[THE EXERCISE] Please pull out, word for word, the lines from the start of the items up to and including the line that contains "5. autumn tree BBox(116, 132, 165, 194)".

Items of scene-based questions
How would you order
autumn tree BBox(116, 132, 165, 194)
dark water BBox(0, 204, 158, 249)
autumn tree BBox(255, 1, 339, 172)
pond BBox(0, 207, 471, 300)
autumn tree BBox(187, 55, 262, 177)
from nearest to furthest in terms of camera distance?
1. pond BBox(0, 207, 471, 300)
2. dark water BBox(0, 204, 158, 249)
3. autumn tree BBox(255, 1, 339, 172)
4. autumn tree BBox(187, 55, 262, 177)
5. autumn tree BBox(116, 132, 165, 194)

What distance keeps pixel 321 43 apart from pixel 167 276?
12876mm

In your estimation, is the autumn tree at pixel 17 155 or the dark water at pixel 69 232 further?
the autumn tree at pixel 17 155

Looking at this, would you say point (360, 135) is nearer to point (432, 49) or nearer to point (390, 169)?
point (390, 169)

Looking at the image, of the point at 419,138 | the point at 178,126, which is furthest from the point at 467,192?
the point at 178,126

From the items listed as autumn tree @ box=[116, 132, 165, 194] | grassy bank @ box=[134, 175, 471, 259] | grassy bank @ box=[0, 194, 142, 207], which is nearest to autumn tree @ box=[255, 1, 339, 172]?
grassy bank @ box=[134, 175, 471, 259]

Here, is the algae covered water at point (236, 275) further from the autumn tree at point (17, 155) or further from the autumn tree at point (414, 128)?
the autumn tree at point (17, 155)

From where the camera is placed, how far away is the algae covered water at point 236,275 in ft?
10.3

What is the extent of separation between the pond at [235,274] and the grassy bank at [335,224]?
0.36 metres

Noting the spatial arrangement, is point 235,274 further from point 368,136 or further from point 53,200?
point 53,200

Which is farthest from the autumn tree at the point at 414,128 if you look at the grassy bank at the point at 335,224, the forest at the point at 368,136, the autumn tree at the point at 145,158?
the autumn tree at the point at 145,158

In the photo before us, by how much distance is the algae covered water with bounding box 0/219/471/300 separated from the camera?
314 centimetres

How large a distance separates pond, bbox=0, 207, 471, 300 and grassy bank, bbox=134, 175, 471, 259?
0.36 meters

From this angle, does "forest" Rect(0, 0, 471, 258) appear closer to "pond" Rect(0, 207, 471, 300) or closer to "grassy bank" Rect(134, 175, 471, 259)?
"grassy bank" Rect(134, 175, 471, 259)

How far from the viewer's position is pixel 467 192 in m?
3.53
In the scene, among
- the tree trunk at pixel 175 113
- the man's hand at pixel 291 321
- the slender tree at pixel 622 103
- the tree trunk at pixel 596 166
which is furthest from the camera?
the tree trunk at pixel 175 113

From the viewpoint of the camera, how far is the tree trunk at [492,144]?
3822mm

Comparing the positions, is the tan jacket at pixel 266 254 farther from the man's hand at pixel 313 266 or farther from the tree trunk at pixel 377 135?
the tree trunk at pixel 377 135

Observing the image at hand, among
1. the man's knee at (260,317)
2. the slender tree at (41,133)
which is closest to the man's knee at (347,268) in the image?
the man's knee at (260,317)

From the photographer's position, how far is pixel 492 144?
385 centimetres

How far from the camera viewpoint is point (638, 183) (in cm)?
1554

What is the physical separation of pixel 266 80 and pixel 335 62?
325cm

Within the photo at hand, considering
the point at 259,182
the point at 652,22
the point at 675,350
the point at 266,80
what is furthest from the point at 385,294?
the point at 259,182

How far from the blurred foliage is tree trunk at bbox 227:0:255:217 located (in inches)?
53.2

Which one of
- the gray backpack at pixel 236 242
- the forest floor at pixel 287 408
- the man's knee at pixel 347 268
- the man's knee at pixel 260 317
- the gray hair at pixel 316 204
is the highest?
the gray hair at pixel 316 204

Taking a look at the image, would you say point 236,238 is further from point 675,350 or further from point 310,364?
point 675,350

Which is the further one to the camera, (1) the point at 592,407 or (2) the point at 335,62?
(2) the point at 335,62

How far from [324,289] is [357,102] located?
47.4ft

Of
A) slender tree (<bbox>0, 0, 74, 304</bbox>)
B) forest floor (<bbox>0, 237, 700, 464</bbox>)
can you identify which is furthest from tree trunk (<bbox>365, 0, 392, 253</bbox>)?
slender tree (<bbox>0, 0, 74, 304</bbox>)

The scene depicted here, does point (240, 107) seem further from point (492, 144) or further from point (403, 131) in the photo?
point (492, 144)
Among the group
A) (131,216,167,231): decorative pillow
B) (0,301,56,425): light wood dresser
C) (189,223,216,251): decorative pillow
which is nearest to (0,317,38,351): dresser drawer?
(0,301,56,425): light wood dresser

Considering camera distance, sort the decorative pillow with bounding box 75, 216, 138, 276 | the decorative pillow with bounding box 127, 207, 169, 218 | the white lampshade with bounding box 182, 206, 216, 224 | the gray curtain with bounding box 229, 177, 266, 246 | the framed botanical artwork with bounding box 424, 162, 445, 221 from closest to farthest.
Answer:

[WORKED SOLUTION]
How would you order
autumn tree BBox(116, 132, 165, 194)
dark water BBox(0, 204, 158, 249)
autumn tree BBox(255, 1, 339, 172)
pond BBox(0, 207, 471, 300)
autumn tree BBox(187, 55, 262, 177)
from nearest to furthest in terms of camera distance?
1. pond BBox(0, 207, 471, 300)
2. dark water BBox(0, 204, 158, 249)
3. autumn tree BBox(255, 1, 339, 172)
4. autumn tree BBox(187, 55, 262, 177)
5. autumn tree BBox(116, 132, 165, 194)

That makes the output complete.